Letter from Jason & Catherine: Celebrate Black History Month

Black and white workers together at the 1905 Teamsters International Convention in Philadelphia

Greetings Teamsters:

This month our country and our labor movement celebrate Black History Month, and the leadership, ideas, and actions taken by Black Americans who have contributed to the greater good of America and Labor. Our Union is strongest when we are united, and so we rededicate ourselves to stand together for equality for all people and against racism and division. We also take this opportunity to thank our African American members, stewards, activists and Union staff.

The impact African Americans have had on America is imprinted indelibly upon our collective consciousness. African American workers have been a fundamental part of the Teamsters Union, taking an active role in every aspect of our organization.  We are proud that, from the beginning, the Teamsters Union called for “no color line” in our organization and actively organized African American men and women. African American team drivers attended the first Teamsters Convention in 1903.
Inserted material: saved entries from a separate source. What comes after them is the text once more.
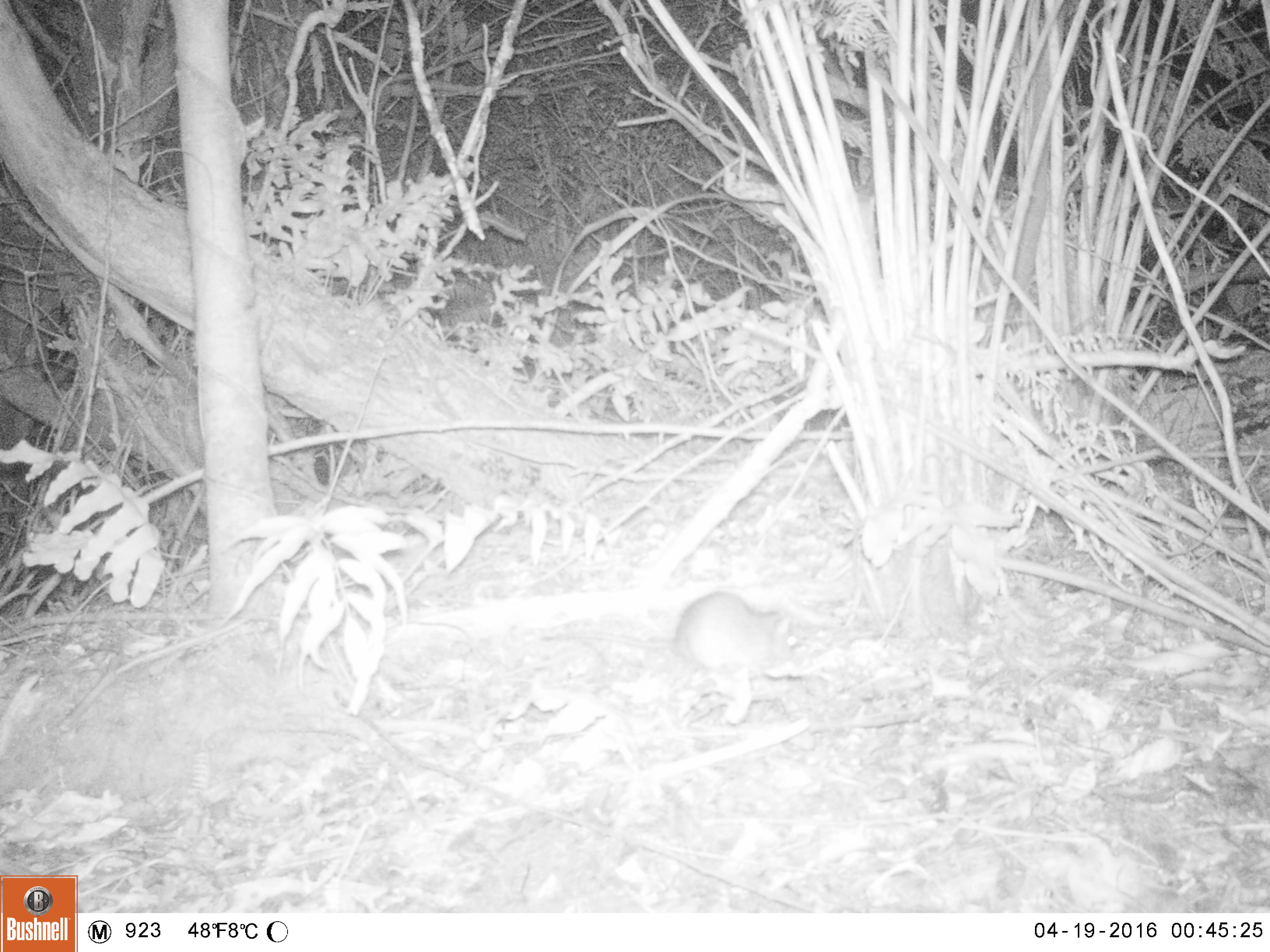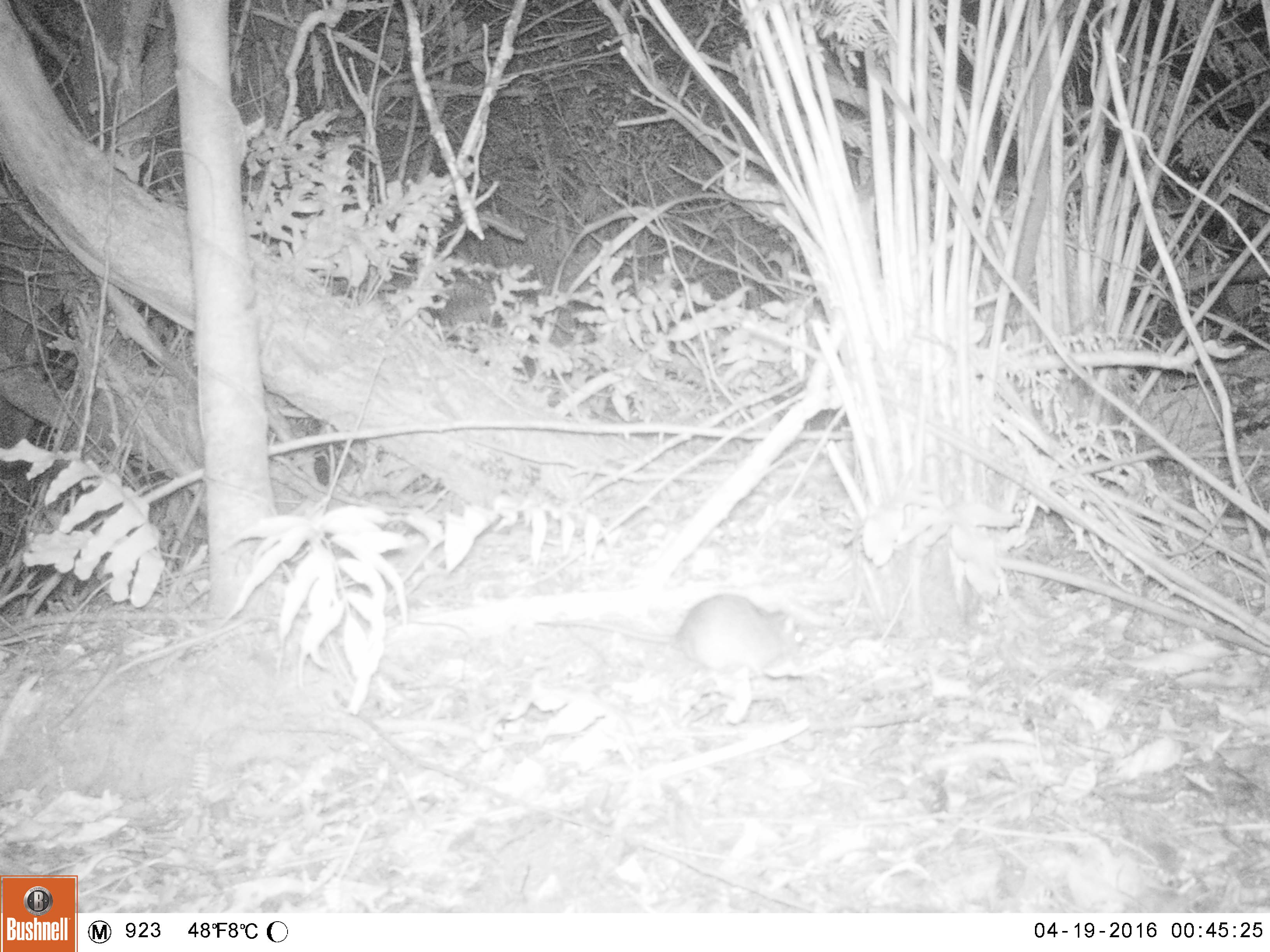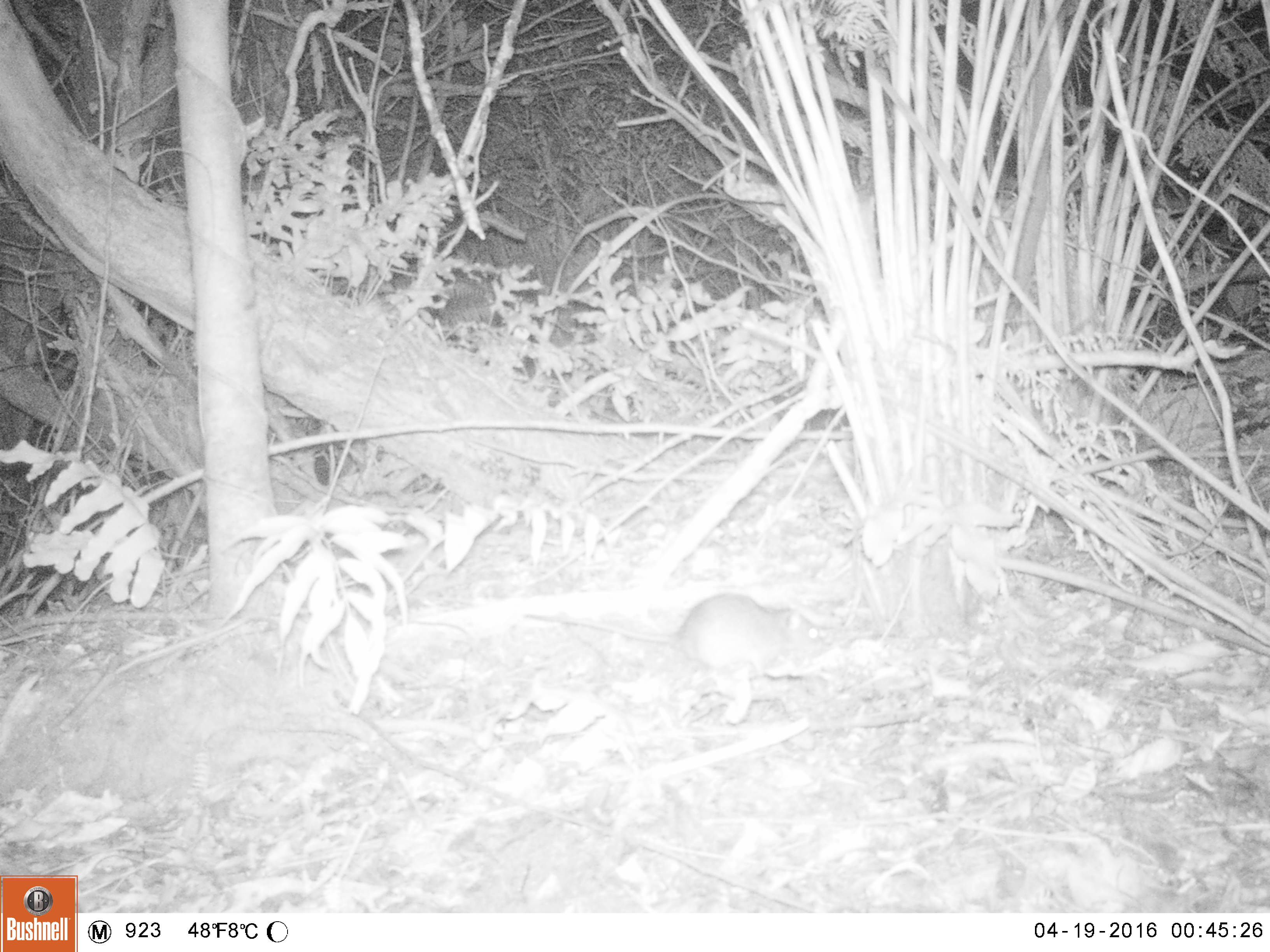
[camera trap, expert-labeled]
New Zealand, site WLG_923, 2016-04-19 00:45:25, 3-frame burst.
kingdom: Animalia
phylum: Chordata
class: Mammalia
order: Rodentia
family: Muridae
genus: Rattus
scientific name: Rattus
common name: rat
Our Union supported the civil rights movement, with thousands of Teamsters marching and organizing against discrimination. One of them was Viola Liuzzo, the wife of a Teamsters Business Agent, who was murdered by members of the Ku Klux Klan in Alabama while organizing in support of the historic march to Montgomery. In her honor, Teamsters President James R. Hoffa handed Martin Luther King a donation check of $50,000 to support the civil rights movement. Today, Teamsters continue to fight for equal rights, marching in more recent Black Lives Matter and Kingdom Day rallies.

James R. Hoffa and Martin Luther King Jr.

Since African American workers still face institutional and cultural racism, we urge all workers to become members to take full advantage of the protection and benefits Teamsters Local 2010 affords. A Union contract creates equality because it requires everyone to be treated fairly and equally. Black workers are Union members at higher rates than the general population. Black workers who are Union members are paid significantly higher wages than those who are non-Union, and are more likely to receive pension and health benefits. Research also consistently finds that racial wage gaps are smaller among Union members than among non-Union members.

As Martin Luther King said, “The labor movement was the principal force that transformed misery and despair into hope and progress.”

In Solidarity,

Jason Rabinowitz, Secretary-Treasurer of Teamsters Local 2010

Catherine Cobb, President of Teamsters Local 2020

Members of Local 810 joined fellow Teamsters from around the country at the civil rights March on Washington in 1963.